• [What is expected]:
Copy the records word for word, from the line with "From the concrete" to the line with "40531 millimetres", including both of those lines.

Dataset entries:
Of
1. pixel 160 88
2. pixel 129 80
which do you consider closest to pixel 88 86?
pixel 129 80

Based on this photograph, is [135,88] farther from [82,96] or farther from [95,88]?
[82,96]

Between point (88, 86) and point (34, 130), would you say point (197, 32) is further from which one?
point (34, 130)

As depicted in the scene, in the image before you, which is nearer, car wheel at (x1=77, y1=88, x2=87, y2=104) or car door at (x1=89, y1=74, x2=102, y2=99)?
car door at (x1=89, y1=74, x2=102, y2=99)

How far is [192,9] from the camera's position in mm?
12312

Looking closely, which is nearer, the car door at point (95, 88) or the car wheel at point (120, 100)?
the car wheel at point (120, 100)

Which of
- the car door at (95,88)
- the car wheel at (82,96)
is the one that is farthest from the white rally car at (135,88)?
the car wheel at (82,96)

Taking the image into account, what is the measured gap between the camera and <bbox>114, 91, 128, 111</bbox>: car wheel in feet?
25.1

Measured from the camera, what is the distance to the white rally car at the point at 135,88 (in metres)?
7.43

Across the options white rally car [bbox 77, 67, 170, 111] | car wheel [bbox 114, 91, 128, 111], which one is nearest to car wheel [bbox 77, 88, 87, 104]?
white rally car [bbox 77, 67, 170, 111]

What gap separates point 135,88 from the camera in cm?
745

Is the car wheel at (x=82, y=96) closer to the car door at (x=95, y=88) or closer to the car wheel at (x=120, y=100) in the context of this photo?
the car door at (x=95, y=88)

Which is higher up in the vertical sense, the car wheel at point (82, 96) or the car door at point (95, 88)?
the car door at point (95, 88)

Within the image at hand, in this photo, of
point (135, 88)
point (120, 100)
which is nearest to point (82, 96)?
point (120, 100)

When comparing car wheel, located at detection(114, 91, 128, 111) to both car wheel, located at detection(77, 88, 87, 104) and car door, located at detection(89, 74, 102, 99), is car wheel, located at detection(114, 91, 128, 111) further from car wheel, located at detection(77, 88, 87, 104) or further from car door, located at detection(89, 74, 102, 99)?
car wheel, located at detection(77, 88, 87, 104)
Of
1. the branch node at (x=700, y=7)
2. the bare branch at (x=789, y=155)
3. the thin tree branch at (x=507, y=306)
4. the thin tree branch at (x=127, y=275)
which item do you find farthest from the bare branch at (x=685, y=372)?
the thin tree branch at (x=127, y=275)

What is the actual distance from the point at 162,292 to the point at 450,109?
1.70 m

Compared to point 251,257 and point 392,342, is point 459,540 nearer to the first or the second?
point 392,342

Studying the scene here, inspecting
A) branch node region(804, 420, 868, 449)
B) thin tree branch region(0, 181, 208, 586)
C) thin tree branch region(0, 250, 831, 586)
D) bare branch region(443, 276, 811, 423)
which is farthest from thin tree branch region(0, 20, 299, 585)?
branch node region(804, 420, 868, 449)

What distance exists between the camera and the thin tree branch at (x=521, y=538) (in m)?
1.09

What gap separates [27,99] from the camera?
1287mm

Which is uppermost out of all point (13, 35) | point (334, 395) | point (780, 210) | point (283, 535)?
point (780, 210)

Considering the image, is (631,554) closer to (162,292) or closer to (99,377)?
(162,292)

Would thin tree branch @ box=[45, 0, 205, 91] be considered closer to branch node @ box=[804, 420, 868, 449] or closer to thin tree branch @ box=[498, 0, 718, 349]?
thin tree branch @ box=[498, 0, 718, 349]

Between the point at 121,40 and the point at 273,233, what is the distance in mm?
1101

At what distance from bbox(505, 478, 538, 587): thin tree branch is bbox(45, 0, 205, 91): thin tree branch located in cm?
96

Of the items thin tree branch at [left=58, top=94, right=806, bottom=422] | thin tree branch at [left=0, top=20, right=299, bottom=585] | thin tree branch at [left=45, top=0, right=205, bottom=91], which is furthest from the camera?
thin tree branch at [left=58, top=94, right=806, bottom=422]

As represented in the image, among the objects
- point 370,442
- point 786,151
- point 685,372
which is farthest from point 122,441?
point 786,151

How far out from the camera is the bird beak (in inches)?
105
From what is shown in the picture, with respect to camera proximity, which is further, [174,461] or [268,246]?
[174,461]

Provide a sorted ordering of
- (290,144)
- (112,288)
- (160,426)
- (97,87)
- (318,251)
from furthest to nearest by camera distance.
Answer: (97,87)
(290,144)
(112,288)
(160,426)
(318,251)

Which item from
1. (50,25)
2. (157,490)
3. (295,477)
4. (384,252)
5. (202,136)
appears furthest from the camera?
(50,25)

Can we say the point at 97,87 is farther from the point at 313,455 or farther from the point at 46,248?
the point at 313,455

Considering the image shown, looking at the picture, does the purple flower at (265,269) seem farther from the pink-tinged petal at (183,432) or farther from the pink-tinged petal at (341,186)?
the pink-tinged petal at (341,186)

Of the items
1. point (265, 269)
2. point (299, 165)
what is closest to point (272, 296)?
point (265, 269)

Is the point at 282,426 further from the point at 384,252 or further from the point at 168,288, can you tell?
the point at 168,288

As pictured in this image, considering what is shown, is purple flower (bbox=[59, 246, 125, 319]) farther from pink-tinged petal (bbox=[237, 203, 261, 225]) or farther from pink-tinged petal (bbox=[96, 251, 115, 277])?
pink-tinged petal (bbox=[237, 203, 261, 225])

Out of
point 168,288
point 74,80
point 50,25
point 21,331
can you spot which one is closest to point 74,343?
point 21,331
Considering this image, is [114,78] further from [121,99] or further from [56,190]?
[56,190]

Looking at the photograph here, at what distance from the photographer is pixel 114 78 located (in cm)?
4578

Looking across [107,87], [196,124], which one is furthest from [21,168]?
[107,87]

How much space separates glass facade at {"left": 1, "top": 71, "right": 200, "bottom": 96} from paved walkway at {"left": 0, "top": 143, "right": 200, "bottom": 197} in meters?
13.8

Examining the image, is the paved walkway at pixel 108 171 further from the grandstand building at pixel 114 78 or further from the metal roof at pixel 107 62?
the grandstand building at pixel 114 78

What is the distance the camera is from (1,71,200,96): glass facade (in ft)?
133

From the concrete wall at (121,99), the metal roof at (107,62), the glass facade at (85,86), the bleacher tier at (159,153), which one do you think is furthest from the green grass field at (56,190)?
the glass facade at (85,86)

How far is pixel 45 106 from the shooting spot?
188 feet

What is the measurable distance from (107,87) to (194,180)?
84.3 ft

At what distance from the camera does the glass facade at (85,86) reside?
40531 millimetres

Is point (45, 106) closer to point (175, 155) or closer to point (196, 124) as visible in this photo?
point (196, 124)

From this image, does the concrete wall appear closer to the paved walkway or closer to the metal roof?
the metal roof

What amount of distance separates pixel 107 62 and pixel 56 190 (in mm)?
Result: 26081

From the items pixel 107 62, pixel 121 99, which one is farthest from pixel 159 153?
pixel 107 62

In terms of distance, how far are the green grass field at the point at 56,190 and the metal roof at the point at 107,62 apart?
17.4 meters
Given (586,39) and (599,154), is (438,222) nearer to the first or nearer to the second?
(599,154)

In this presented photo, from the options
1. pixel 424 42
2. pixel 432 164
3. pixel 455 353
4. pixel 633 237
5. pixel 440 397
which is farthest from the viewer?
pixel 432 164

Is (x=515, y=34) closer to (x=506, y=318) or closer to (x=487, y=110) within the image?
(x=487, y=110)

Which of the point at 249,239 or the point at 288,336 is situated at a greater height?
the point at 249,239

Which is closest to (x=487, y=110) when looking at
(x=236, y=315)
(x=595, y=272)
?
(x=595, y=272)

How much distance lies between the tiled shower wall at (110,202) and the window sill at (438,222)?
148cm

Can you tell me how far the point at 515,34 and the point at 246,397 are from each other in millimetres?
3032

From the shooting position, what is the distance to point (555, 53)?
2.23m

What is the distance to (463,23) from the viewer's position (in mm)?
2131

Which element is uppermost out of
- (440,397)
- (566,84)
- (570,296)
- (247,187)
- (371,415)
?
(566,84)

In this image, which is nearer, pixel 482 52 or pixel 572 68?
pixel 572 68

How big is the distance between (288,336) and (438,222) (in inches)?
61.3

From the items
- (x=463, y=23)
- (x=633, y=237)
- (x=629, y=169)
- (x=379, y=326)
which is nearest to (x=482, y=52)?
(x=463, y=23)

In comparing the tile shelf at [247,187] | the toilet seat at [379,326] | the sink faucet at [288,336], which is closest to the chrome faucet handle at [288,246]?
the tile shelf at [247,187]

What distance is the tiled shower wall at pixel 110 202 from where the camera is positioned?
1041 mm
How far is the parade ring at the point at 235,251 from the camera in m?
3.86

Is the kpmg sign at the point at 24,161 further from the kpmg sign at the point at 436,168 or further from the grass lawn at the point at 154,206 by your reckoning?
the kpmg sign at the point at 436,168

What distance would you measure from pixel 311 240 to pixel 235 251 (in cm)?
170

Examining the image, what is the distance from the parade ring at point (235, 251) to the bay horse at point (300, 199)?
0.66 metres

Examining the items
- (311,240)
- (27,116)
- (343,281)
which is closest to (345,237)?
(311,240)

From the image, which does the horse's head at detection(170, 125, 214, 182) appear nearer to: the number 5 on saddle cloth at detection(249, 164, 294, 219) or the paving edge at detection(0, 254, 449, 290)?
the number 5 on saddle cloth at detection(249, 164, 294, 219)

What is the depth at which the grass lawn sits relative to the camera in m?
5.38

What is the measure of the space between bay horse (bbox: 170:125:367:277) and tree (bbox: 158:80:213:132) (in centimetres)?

• [Completed task]:
From the concrete wall at (121,99), the metal roof at (107,62), the glass facade at (85,86), the bleacher tier at (159,153), which one do you think is furthest from the green grass field at (56,190)?
the glass facade at (85,86)

How far is pixel 45 106 from the shooting spot?
188 feet

What is the measurable distance from (107,87) to (194,180)?
84.3 ft

At what distance from the camera does the glass facade at (85,86) reside?
40531 millimetres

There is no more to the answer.